## TASKS FOR THIS EXERCISE
1 - In the entries, from the line containing "What is the exact" up to and including the line containing "84.2 metres", replace "grassy slope" with "grass-covered slope" and leave everything else unchanged. Return only those lines.
2 - Write the next part of the passage about going deep on a single social media platform, starting right after its final sentence.

## PASSAGE PROVIDED
— begin —

So, instead, think about the thing that you’re drawn to, the one platform that makes the most sense for how you create content, and think about content, and publish content. And for you, that seems like YouTube, it makes a lot of sense to go deep on YouTube, and to get a really good understanding of that, as a social platform. And there’s going to be an inherent loss in saying, “Okay, I’m saying no to these other platforms, I’m saying no to these other things, and this could be time management in general. In order to say yes to this one thing, and to say yes in a really committed way that’s going to have a really big impact.”

And it’s not to say that that’s forever, and that you never touch any of those other platforms, but, you want to focus on a single platform until you feel like, okay, I have created systems around it, I know the, how to optimize for this platform, I know what I’m doing, and now I’ve found that I have some margin to build in another thing. And maybe that additional thing is then posting videos to Instagram, for instance. Where it’s kind of related, there’s a little bit of overlap, but it allows you to expand out a little bit.

So, you might miss out on some of the conversations with people that you’re connected with, and friends, but I think that’s a necessary and important thing to cut out at, for a limited amount of time, maybe it’s six months, maybe it’s a year, in order for you to go deep in a single platform, to say, no to one area, in order to say yes to another area. To go deep on that single platform, to learn it, to optimize for it, to develop systems around it, where you’re not having to learn every single time, or relearn, you know, the best way to do something.

— end —

## SUPPLIED DATA

— begin —

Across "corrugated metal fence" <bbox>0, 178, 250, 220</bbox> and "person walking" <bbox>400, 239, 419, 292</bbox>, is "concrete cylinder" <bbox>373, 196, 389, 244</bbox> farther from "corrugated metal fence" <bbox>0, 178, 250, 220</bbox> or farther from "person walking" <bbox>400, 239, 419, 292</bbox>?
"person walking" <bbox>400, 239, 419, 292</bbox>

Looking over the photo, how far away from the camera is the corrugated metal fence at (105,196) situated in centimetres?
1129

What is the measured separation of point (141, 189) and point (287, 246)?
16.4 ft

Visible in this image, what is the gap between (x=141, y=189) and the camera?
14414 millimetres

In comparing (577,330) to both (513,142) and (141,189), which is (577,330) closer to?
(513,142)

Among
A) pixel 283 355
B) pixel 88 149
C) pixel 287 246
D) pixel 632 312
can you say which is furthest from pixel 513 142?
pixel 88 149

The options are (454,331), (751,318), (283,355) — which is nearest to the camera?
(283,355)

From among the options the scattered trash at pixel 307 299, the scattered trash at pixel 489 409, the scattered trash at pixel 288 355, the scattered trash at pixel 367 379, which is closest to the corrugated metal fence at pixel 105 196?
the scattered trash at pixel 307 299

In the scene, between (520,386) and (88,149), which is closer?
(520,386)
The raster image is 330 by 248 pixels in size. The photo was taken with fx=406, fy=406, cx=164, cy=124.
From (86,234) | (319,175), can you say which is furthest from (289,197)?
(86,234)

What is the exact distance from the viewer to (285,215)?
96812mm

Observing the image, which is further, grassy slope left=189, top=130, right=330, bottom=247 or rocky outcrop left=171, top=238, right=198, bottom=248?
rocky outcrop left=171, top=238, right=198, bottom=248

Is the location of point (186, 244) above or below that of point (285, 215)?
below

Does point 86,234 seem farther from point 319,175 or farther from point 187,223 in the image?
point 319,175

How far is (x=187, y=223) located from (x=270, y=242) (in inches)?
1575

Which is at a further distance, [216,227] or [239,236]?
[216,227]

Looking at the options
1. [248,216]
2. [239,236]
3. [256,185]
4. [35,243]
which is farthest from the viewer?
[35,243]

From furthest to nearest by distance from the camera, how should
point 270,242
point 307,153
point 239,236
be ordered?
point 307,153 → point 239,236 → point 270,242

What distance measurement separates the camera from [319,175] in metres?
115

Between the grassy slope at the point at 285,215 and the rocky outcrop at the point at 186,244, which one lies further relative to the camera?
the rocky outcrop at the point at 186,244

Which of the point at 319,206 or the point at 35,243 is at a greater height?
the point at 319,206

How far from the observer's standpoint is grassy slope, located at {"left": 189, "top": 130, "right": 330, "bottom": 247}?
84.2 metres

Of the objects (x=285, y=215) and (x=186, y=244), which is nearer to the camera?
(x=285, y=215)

— end —
— begin —

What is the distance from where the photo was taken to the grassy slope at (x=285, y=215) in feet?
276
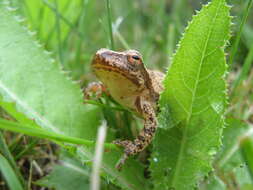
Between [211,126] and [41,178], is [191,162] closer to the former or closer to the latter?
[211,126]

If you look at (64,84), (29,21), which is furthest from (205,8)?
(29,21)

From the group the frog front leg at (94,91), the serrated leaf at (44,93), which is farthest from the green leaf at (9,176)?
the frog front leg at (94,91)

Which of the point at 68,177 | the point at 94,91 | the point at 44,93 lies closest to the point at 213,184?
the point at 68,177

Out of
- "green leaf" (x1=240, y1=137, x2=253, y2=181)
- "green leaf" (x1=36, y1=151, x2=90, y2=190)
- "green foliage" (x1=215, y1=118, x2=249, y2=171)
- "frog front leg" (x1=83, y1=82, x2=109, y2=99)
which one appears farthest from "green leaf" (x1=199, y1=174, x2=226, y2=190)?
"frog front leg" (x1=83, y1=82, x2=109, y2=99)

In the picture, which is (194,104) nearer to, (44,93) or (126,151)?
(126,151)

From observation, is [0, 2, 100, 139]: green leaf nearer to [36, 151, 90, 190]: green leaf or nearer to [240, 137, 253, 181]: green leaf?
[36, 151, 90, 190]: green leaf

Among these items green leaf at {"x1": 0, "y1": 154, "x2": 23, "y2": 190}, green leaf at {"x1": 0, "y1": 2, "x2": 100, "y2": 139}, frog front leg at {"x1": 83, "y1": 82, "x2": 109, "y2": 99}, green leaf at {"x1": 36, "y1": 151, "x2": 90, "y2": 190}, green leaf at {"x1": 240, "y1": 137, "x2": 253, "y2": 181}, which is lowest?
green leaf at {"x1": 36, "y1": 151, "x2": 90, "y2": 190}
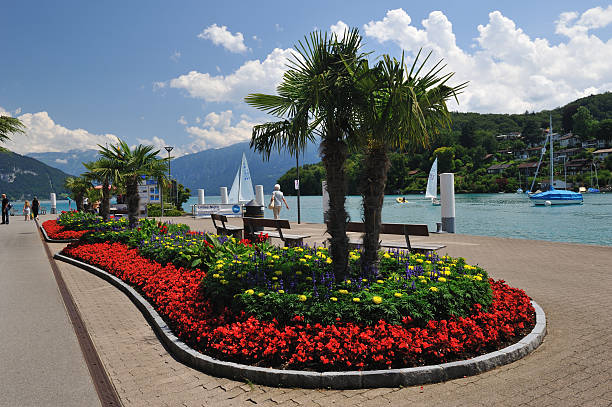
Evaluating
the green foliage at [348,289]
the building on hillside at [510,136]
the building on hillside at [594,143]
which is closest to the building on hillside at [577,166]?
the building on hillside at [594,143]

— end —
— begin —

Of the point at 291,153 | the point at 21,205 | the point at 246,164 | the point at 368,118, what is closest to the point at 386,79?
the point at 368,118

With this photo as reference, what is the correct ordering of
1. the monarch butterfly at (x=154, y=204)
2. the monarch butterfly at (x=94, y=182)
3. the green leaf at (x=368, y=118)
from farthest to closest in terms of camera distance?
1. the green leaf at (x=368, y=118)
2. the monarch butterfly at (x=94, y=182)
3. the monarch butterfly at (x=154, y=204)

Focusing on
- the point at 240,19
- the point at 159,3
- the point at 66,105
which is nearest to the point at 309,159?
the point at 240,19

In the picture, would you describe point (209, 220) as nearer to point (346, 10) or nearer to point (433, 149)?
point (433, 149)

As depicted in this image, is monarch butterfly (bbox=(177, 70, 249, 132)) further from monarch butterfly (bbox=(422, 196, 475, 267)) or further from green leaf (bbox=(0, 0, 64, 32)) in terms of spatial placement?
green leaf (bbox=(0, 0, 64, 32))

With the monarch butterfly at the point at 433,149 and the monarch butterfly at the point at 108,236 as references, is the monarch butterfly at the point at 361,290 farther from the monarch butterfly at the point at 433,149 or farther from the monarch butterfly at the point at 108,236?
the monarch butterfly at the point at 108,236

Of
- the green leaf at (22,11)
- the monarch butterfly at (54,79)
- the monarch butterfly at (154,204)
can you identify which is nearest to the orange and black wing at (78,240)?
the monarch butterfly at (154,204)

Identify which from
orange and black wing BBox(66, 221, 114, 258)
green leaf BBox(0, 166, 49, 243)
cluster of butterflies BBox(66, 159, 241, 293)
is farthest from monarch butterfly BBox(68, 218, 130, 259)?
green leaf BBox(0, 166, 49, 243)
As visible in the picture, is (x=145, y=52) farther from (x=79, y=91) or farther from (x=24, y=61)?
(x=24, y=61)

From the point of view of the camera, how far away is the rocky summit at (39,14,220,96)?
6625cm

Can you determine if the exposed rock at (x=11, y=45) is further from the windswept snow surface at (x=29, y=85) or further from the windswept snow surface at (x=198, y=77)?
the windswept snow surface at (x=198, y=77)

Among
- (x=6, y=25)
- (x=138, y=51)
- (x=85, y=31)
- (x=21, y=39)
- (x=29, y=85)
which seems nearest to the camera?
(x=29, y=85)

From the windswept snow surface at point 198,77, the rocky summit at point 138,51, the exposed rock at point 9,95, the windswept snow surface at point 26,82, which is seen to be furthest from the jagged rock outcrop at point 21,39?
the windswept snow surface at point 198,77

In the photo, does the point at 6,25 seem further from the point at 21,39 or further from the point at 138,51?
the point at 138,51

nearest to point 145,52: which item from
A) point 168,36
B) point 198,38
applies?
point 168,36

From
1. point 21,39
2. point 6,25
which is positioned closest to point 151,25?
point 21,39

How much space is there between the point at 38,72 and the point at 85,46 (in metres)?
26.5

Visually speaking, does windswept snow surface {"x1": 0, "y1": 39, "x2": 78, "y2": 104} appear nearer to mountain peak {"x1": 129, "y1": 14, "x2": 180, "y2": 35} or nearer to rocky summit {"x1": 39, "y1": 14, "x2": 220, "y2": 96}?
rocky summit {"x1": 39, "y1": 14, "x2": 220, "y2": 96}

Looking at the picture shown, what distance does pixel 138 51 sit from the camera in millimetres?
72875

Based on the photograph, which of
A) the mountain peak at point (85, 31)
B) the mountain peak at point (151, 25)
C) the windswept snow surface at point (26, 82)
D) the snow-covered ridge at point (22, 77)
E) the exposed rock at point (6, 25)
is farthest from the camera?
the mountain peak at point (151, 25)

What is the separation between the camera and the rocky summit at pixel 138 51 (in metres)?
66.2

— end —

## ANSWERS FOR THE EXERCISE
1 -
What is the exact distance from the viewer to (285,215)?
96812mm

Observing the image, which is further, grass-covered slope left=189, top=130, right=330, bottom=247 or rocky outcrop left=171, top=238, right=198, bottom=248?
rocky outcrop left=171, top=238, right=198, bottom=248

Is the location of point (186, 244) above or below that of point (285, 215)?
below

Does point 86,234 seem farther from point 319,175 or farther from point 187,223 in the image?
point 319,175

How far is (x=187, y=223) located from (x=270, y=242) (in inches)?
1575

Which is at a further distance, [216,227] or [239,236]?
[216,227]

Looking at the options
1. [248,216]
2. [239,236]
3. [256,185]
4. [35,243]
which is farthest from the viewer?
[35,243]

From furthest to nearest by distance from the camera, how should
point 270,242
point 307,153
point 239,236
be ordered?
point 307,153 → point 239,236 → point 270,242

What distance measurement separates the camera from [319,175] in metres?
115

Between the grass-covered slope at the point at 285,215 and the rocky outcrop at the point at 186,244, which one lies further relative to the camera?
the rocky outcrop at the point at 186,244

Which of the point at 319,206 or the point at 35,243 is at a greater height?
the point at 319,206

How far from the observer's standpoint is grass-covered slope, located at {"left": 189, "top": 130, "right": 330, "bottom": 247}?
84.2 metres

2 -
And, once you have established that, once you’ve mastered that, then you can kind of layer in little pieces beyond that. And, example, for us, what we do, I feel like that, for us, is the podcast. So, that’s the area that I’ve decided to go really deep on, as a creator, and then we use that, like I said, to cross promote in other areas. Whether that be Instagram, or Twitter, or Facebook, but, we’ve realized, or I’ve realized, that I can’t do everything.

And so, it’s not that we’re completely shut off for these other platforms, but there’s only one that I’ve really decided to stick to, and to go deep on in order to do that well, and as we’ve grown, as we have more resources, we’re able to then spin up additional things. For instance, we didn’t have the resources before to do Instagram for WP Tasty, but we’ve finally gotten to the point where our team and Abby is leading the charge on this, is saying, “Okay, I’m going to start to think about what does Instagram look like for WP Tasty?”

We couldn’t do that before, or if we rewind the tape way back for Pinch of Yem, it was for a long time really limited in what we were doing. We were doing essentially Instagram and maybe Facebook a little bit. And there was a time where Lindsey, or Pinch of Yem, really didn’t have any presence on Pinterest, even though it was a huge traffic driver for us, we just knew that there was a draw to a certain area, and also that area had proven engagement and performance.

And those two things have to match up, you can’t, you can’t justify spending a lot of time on a place that doesn’t have a lot of people there. So, it’s not like you could, you know, let’s say Snapchat, if you have 10 people, but you love it, it maybe makes sense to go to a platform where you have more people who are going to see it and be exposed to what you’re doing.

But the basic idea is, you want to find the thing that you’re drawn to, focus on that, go deep on that, and then start to fold in things later on. So, for anybody listening that feels overwhelmed with social media, I want to let you know it’s okay to say no. And that’s not a forever thing, that’s a temporary thing, and you can go deep in one area, and then start to add on later on as you start to figure it out and get some momentum in that singular platform.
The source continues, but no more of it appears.